A drive to Langgak Golf is not my favourite journey, especially at four when the peak hour starts. Why the hell do people still want to live in Ampang, a relic of the old British colonial era when Ampang meant upmarket? Today that place is just like one huge parking lot with cars inching along slower than you could walk that route. But I suppose the ‘White House’ along Langgak Golf would look out of place in the new upmarket areas springing up like mushrooms all over the Kelang Valley. An old man in his old house in an old area that has seen better days -- this sort of best describes the person I am about to meet.
We parked outside the ‘White House’ and smiled for the camera. I wonder how many shots the Special Branch has of me entering Ku Li’s mansion? It must cost them a bomb to station an officer 24-7 in front of the house to monitor the comings and goings at Ku Li’s office cum residence. Ah well, someone has to do it I suppose. It must puzzle them that more opposition people visit Ku Li than his own Umno people. I know of many who would never drive their own cars there and would sneak there in disguise so that Bukit Aman is not aware of their links to Ku Li.

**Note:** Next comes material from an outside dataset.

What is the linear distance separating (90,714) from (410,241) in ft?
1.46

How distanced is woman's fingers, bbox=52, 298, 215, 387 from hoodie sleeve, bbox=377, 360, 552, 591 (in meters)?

My wife and I were ushered into what could easily be a replica of the Oval Room and Ku Li, in his usual English gentleman’s manner, strode across the room to shake our hands and gestured to our seats, the same seats we would always sit in every time we went there. And Ku Li too sat in his favourite chair with his large portrait as the backdrop, every bit a scene from an American President’s movie set.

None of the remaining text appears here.